**INSTRUCTIONS FOR THE TASK:**
The records are to be repeated exactly, and any images in them are to be dropped.
■ ■ ■ ■ ■
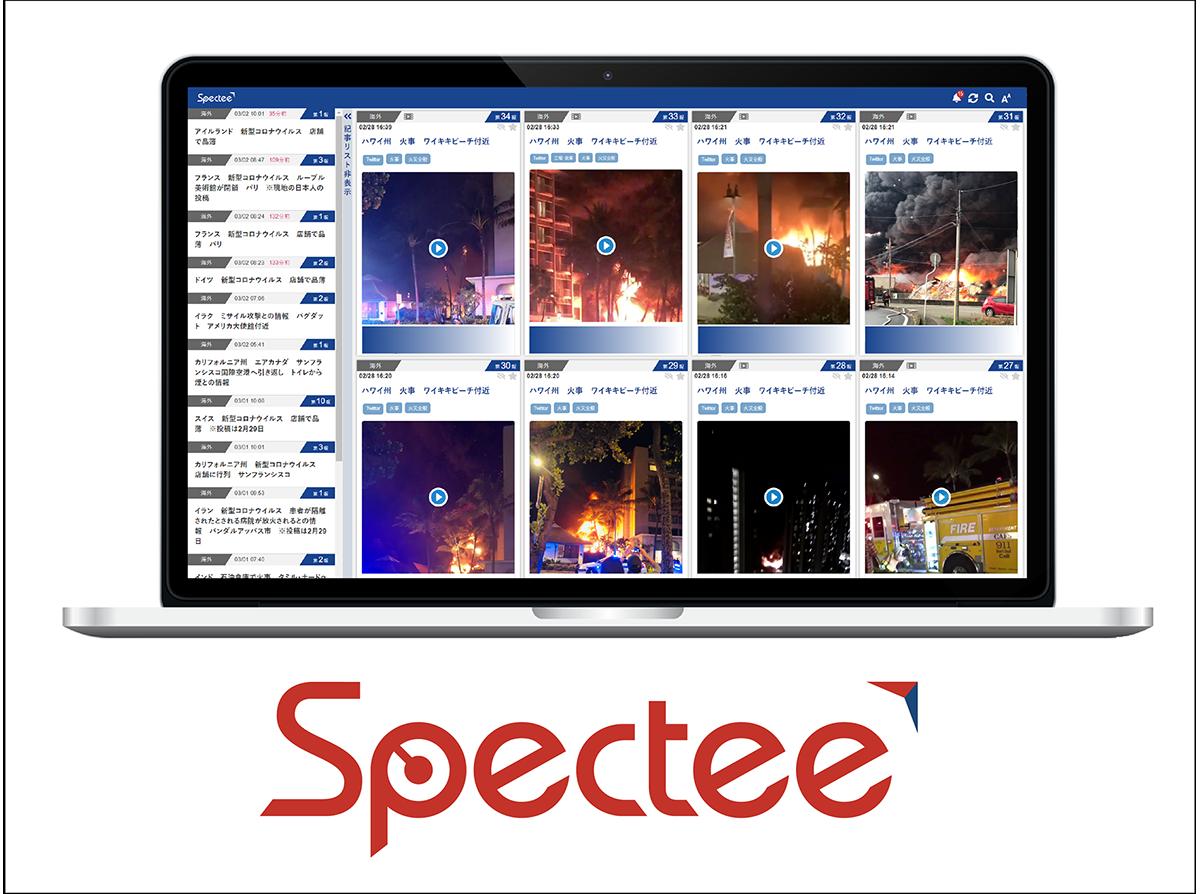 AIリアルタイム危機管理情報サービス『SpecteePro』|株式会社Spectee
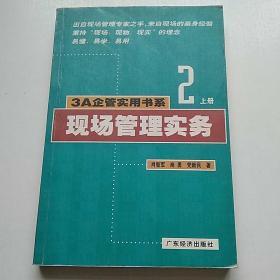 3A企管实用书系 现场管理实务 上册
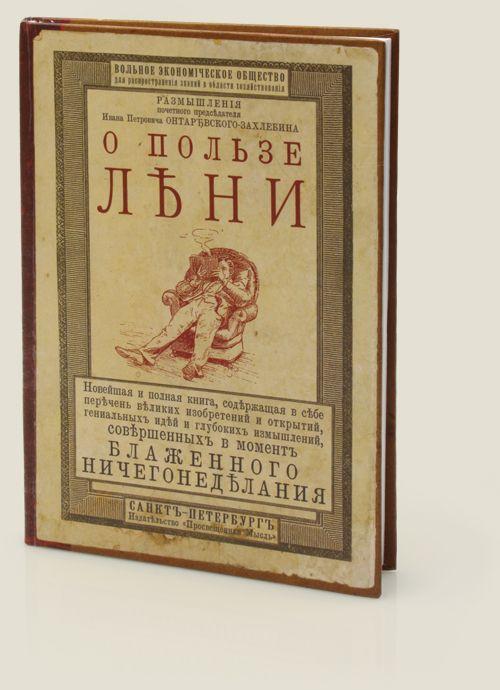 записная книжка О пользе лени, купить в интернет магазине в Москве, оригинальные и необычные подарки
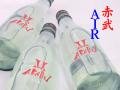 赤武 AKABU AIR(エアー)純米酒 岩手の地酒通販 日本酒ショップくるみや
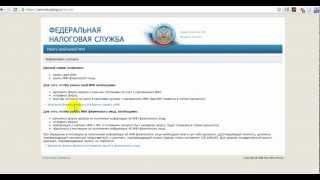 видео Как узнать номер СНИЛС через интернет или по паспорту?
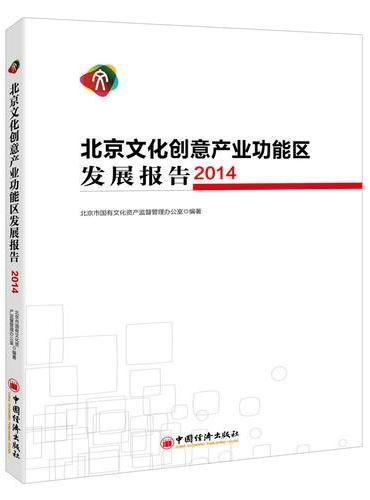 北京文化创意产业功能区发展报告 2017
■ ■ ■ ■ ■
**RESPONSE AREA:**
 AIリアルタイム危機管理情報サービス『SpecteePro』|株式会社Spectee
 3A企管实用书系 现场管理实务 上册
 записная книжка О пользе лени, купить в интернет магазине в Москве, оригинальные и необычные подарки
 赤武 AKABU AIR(エアー)純米酒 岩手の地酒通販 日本酒ショップくるみや
 видео Как узнать номер СНИЛС через интернет или по паспорту?
 北京文化创意产业功能区发展报告 2017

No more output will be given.